Сперва это дяде Вернону загорелось, не Стелле. Он думал, что понимает ее; только она встала на ножки, стал выжидать, когда же она заковыляет к подмосткам. Стелла как раз сомневалась. Говорила ему: «Я не буду гоняться за пустыми фантазиями».
А потом она свыклась с этой затеей и два года по пятницам после уроков сбегала с горки к Ганновер-стрит, поднималась на лифте Крейн-холла мимо демонстрационных залов, где слепцы теребили клавиши лаковых пианино, до верхнего этажа миссис Аккерли, чей поджатый рот выплевывал «Карл у Клары украл кораллы» за дымной завесой русских сигарет.
Дома она запиралась у себя в комнате от уборки на кухне и лишних разговоров. За чаем брякала чашку на блюдце, портила хорошую скатерть дубильной кислотой и стонала, что это, наверно, отрава, которую приготовил для нее брат Лоренцо[2]. Дядя Вернон орал на нее, а она говорила, что ей еще рано отвечать за свои рефлексы и чувства, – не доросла. Она всегда точно знала, что ей можно, а что нет.
Лили-то думала, что девочка просто учится правильно говорить, и в ужас пришла, когда узнала, что это называется Драматическое Искусство. Убивалась, что Стелла настроится, а потом ее надежды лопнут.
Потом Стелла завалила предварительные экзамены, и учителя решили, что не стоит включать ее в списки на аттестат зрелости. Дядя Вернон бросился в школу шуметь, но вернулся ублаготворенным. Там не отрицали, что способности у нее есть, просто нет никакого прилежания.
– По мне, так и правильно, – сказал он Лили. – Уж мы-то с тобой знаем, что ее не убедить.
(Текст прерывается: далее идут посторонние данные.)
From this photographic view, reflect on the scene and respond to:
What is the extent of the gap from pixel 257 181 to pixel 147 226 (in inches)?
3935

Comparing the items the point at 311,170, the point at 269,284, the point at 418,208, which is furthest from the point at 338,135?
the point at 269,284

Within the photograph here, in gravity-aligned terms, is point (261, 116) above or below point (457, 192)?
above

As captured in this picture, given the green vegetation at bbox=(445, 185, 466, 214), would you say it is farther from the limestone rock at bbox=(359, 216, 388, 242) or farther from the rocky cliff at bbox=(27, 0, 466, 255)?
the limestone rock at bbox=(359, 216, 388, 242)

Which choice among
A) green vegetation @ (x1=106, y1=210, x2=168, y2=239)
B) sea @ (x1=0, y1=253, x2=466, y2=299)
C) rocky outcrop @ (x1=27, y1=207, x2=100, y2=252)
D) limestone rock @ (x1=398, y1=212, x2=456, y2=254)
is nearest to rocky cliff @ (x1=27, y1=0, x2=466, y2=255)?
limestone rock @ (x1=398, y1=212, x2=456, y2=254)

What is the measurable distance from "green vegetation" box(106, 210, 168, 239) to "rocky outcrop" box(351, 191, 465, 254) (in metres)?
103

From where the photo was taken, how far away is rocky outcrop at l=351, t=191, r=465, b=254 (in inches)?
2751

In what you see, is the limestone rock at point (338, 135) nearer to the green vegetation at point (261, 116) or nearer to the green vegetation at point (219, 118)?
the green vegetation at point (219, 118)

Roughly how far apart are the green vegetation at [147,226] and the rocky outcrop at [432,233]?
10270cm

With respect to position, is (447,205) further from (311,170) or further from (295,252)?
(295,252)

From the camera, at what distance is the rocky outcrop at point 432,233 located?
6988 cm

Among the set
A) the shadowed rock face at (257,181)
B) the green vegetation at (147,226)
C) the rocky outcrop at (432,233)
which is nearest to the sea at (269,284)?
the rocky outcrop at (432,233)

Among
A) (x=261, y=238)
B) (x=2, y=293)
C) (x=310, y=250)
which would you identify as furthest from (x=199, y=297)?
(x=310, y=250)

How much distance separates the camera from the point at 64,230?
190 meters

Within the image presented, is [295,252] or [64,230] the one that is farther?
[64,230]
Он кое-что поразведал, пустил в ход кое-какие связи. После того как пришло то письмо, Стелла четыре субботы по утрам дополнительно готовила с миссис Аккерли в Крейн-холле сценку телефонного разговора из «Билля о разводе»[3]. Миссис Аккерли сомневалась в ее произношении, склонялась к какой-нибудь Ланкаширской драме, еще бы лучше комедии: было в девочке что-то клоунское.
Стелла не соглашалась. Я – настоящий подражатель, говорила она, и действительно воспроизводила прокуренный тон миссис Аккерли в совершенстве. Конечно, она для роли была чересчур молода, но проницательно замечала, что это только оттенит широту ее амплуа. Прослушивание было назначено на третий понедельник сентября.
За десять дней до этого, за завтраком, она объявила дяде Вернону, что сомневается.
– И думать не смей, – сказал дядя Вернон, – теперь уж ничего не поменяешь.
Он составил список покупок и дал ей бумажку в десять шиллингов. Когда через полчаса он вышел в темный холл, бренча мелочью в кармане, она, скорчившись, втиснув пухлую коленку между перилами, сидела на ступеньках. Он вскипел – торчать в этой части дома, да еще без ее красивой школьной формы, ей было не положено, и она это знала. Она разглядывала мокрое пятно, расплывавшееся по цветочкам обоев над телефоном.